**Task inputs:**
________________

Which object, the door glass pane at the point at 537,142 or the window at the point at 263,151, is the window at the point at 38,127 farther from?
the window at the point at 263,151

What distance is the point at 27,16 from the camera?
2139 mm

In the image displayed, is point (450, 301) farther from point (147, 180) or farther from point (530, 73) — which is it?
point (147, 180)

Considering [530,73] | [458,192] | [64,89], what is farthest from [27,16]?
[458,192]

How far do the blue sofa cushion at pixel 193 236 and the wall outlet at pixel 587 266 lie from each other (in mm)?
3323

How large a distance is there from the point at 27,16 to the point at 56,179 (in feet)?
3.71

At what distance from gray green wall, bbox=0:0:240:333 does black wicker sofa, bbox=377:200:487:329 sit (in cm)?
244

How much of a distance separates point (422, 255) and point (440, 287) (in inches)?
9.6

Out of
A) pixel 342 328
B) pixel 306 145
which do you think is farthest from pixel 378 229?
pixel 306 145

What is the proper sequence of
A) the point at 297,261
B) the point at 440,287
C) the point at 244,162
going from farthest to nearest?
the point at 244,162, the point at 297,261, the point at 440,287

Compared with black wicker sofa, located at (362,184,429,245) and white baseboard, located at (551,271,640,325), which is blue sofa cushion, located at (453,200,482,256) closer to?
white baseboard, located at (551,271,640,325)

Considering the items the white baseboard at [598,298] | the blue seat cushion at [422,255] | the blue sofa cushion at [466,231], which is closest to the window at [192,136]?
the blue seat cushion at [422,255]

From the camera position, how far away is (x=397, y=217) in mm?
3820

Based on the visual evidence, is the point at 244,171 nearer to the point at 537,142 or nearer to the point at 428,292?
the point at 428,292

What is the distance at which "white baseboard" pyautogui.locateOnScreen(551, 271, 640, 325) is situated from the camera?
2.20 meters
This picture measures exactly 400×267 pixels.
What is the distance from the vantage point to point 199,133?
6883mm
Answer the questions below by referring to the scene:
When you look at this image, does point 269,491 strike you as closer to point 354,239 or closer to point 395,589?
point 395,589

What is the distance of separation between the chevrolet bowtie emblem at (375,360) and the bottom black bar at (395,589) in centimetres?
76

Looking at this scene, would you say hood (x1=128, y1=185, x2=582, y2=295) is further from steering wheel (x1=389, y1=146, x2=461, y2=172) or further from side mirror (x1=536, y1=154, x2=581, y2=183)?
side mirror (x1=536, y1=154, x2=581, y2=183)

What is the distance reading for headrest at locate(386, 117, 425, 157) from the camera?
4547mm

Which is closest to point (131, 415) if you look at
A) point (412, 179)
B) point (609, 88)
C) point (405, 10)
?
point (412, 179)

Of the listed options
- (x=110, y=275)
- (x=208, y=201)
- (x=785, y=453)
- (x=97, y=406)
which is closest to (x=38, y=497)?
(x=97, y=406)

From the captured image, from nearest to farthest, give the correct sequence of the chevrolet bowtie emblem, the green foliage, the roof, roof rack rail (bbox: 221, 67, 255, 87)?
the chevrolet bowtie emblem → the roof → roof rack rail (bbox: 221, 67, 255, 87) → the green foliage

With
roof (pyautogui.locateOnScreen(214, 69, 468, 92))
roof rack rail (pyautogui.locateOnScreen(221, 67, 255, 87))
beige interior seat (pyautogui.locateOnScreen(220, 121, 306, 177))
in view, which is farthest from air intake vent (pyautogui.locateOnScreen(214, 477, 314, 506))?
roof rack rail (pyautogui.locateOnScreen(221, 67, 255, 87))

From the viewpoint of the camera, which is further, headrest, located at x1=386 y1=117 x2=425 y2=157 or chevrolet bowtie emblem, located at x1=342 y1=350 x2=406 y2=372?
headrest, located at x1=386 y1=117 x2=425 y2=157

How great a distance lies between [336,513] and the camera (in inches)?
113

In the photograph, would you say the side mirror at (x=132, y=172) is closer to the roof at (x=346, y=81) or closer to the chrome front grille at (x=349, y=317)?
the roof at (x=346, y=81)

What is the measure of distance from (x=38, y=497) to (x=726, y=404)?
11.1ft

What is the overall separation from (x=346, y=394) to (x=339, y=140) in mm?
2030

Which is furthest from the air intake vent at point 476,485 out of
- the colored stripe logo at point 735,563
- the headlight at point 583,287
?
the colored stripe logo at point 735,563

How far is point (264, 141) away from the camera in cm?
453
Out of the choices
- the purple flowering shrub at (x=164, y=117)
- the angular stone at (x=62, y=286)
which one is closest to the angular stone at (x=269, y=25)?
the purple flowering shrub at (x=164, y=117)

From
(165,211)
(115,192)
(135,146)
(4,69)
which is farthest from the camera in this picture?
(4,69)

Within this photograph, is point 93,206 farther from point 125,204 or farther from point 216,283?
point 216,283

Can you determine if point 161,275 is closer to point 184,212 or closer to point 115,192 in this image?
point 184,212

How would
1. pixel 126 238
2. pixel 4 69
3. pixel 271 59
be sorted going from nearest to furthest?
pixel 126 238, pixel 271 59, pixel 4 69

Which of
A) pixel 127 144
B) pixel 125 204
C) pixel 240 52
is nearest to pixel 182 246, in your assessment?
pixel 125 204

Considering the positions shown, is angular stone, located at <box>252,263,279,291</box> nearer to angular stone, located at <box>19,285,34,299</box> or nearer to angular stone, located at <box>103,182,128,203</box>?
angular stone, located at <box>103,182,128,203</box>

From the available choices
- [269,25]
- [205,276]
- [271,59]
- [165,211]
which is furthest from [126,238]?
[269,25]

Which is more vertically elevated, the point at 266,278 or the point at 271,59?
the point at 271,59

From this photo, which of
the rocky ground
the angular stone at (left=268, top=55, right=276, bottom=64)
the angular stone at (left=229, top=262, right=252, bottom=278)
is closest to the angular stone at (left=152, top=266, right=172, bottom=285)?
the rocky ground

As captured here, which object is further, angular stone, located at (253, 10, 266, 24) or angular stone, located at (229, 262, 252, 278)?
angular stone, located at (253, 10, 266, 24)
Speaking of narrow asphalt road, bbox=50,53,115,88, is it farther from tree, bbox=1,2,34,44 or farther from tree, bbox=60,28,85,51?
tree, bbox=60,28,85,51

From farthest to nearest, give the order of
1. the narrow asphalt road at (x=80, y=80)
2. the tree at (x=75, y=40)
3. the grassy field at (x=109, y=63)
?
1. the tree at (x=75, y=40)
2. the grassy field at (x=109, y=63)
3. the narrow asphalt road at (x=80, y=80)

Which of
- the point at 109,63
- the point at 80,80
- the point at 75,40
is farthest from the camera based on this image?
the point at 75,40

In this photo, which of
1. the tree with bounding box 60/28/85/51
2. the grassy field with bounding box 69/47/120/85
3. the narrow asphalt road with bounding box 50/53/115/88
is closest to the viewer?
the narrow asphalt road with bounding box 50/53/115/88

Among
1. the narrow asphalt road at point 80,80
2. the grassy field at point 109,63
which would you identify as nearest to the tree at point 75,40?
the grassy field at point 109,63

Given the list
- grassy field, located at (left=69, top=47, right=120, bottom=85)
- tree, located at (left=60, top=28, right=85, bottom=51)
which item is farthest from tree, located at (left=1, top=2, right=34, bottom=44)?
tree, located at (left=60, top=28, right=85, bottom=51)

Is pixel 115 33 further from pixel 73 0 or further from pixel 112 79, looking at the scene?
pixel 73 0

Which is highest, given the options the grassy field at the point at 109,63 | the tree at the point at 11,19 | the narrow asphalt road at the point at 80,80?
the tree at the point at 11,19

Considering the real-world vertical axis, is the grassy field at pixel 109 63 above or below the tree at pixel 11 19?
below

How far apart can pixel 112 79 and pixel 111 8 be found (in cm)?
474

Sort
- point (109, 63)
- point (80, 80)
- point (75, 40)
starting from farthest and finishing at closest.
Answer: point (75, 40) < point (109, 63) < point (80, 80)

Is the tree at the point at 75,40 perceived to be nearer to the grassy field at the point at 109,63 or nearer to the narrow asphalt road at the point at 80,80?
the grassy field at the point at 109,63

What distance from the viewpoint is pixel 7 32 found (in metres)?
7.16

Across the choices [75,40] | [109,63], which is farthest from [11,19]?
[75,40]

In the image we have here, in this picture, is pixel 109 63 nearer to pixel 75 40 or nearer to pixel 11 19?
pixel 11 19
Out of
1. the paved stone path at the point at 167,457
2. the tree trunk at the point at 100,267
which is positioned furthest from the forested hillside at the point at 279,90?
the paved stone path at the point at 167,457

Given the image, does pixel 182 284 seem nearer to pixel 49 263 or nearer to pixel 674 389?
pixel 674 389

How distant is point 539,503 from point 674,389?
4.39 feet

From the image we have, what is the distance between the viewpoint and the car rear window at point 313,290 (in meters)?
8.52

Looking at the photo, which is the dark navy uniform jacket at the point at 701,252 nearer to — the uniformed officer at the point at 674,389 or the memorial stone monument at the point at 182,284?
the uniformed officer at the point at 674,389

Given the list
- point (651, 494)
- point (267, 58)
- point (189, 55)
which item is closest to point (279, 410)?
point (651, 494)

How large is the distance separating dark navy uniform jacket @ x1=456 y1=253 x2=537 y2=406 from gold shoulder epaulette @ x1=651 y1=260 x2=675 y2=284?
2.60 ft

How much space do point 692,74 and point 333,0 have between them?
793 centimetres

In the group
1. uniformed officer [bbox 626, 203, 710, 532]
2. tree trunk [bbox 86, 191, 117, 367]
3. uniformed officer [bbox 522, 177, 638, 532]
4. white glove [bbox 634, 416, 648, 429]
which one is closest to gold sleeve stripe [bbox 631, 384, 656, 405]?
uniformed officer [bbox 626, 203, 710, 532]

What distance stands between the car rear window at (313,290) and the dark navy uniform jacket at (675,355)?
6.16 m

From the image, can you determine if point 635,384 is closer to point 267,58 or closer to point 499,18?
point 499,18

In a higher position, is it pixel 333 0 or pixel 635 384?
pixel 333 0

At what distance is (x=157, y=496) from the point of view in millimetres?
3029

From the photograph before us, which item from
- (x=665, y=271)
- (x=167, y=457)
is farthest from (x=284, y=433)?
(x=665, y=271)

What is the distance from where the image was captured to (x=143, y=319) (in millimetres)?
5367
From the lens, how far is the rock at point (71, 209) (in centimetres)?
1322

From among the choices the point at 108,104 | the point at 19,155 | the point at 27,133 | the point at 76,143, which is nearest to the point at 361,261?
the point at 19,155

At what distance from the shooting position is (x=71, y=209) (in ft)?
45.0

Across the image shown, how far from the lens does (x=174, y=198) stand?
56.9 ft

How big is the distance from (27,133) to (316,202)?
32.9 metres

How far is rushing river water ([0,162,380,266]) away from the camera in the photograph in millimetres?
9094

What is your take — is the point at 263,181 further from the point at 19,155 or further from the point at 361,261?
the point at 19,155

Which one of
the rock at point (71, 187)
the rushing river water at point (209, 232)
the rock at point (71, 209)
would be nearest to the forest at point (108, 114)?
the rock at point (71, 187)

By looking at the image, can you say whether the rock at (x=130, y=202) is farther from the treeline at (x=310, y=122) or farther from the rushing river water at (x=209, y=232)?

________________

Reproduce the records from the line with "What is the distance of" to the line with "the chevrolet bowtie emblem →", switching "headrest" to "head restraint" and leaving everything else unchanged.

What is the distance of separation between the chevrolet bowtie emblem at (375,360) and the bottom black bar at (395,589) in centimetres?
76

Looking at this scene, would you say hood (x1=128, y1=185, x2=582, y2=295) is further from steering wheel (x1=389, y1=146, x2=461, y2=172) or further from side mirror (x1=536, y1=154, x2=581, y2=183)?
side mirror (x1=536, y1=154, x2=581, y2=183)

What is the distance reading for head restraint at locate(386, 117, 425, 157) from the camera?
4547mm

Which is closest to point (131, 415) if you look at
A) point (412, 179)
B) point (609, 88)
C) point (405, 10)
?
point (412, 179)

Of the listed options
- (x=110, y=275)
- (x=208, y=201)
- (x=785, y=453)
- (x=97, y=406)
which is closest to (x=38, y=497)?
(x=97, y=406)

From the captured image, from nearest to farthest, give the correct sequence of the chevrolet bowtie emblem, the green foliage, the roof, roof rack rail (bbox: 221, 67, 255, 87)?
the chevrolet bowtie emblem → the roof → roof rack rail (bbox: 221, 67, 255, 87) → the green foliage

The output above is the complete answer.